Unathi Mantshongo didn't know anything about winemaking.
Unathi Mantshongo didn't know anything about winemaking.
Image: Supplied

I was born in Mthatha in the Eastern Cape. I went to school there until I was in Grade 10, when we went to live in Boksburg on the East Rand, Gauteng, where I completed my schooling.

Growing up, the only liquor I knew about was beer. I knew nothing about wine and I definitely had never heard of winemaking as a career.

In fact, I only learned how to pronounce "oenology" when I was standing in line to register at Stellenbosch University! My mother applied for a bursary from the department of agriculture, forestry and fisheries (DAFF) for me to study for a BSc in viticulture and oenology.

... my mom got a call. I answered, because she was driving but when she heard it was from DAFF she stopped the car on the side of the highway to talk to them.

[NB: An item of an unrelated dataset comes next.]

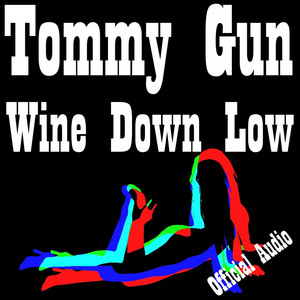 Portada de Wine Down Low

They were offering me a comprehensive bursary that covered my studies, books, food and accommodation. She talked, took down notes, asked questions and made the tough decision there and then to send me to Stellenbosch to study winemaking. My mom turned the car around and we headed back to the East Rand Mall to buy me bedding for res.

When we got home my mom and I googled "winemaking" to find out what it was all about. I still wasn't sure what I was going to be studying! My mom was more concerned than I was.

She assured me that if I didn't like it, I could get a job and pay back the sponsors or graduate and study something else. I saw it as a new experience, but had no idea of how much hard work was involved.

Being a black student at Stellenbosch was pretty difficult. It was almost like being invisible. But I did make some good and interesting friends there from all over the world.

It was also hard because our lectures were in Afrikaans.

Studying winemaking was literally a new experience every day for me, because I'd never even seen a vine in my life. I remember being very surprised the first time we went to the university farm. I was studying science, so I wondered what we were doing farming. Then I realised that my other major was actually about growing grapes!

The first time I tasted wine was in my third year. We had to experiment and make our own wine. It tasted terrible. I couldn't believe people were drinking it. I couldn't believe it took four years to study to make something that was quite tough to swallow.

It was only in my final year when we got to taste some expensive wines, that I tasted something that I thought was drinkable. Only when I started appearing in magazines, because I was a black woman working on wine farms, did we tell people that I'd studied winemaking, with the disclaimer that it was "very different to beer".